■ Parts of the exercise ■
a. In the mailing-list post about CPU temperatures, what rating does it give for many Intel CPUs?
b. From the mailing-list post about CPU temperatures, reproduce the passage starting with "In my opinion that" and going on through "chip) is measuring.", swapping "probe" for "sensor".

■ Passage provided ■
§

On Fri, 30 Jun 2000 10:04:35 +0200 "Steinar H. Gunderson" <[EMAIL PROTECTED]> 
wrote:
> At 22:18 29.06.00 +0100, Michael Bell wrote:
> >Soory to be a little off topic, can somebody tell me how hot a motherboard
> >should be running?  I have a Celeron 466 and an ASUS P2B-B.  It claims to be
> >42 degrees after some days of continuous use.  Is this normal?
>
> I'd say 42 degrees is a little hot. I think I've heard numbers saying that
> 50 is critical, and at 60, your CPU simply won't work anymore. My own
> usually runs at 28 or 29, even though the fan isn't especially good. The
> extreme overclockers get it down to -40 or even -50 :-)

In my opinion that is being excessively conservative.  I do not know
of any CPU that is *rated* at less than 60 degrees, and many Intel
CPUs are rated at 70 degrees or higher.  (To me, "rated" means the
manufacturer claims it will keep working correctly.)  In my opinion
the main thing you have to worry about is how much hotter the inside
of the chip is than what your probe (outside the chip) is measuring.

§

■ Dataset content ■
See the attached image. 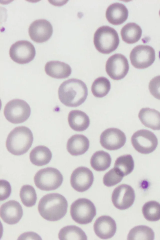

§

■ Solved tasks ■
a. Many Intel CPUs are rated at 70 degrees or higher.

b.
In my opinion that is being excessively conservative.  I do not know
of any CPU that is *rated* at less than 60 degrees, and many Intel
CPUs are rated at 70 degrees or higher.  (To me, "rated" means the
manufacturer claims it will keep working correctly.)  In my opinion
the main thing you have to worry about is how much hotter the inside
of the chip is than what your sensor (outside the chip) is measuring.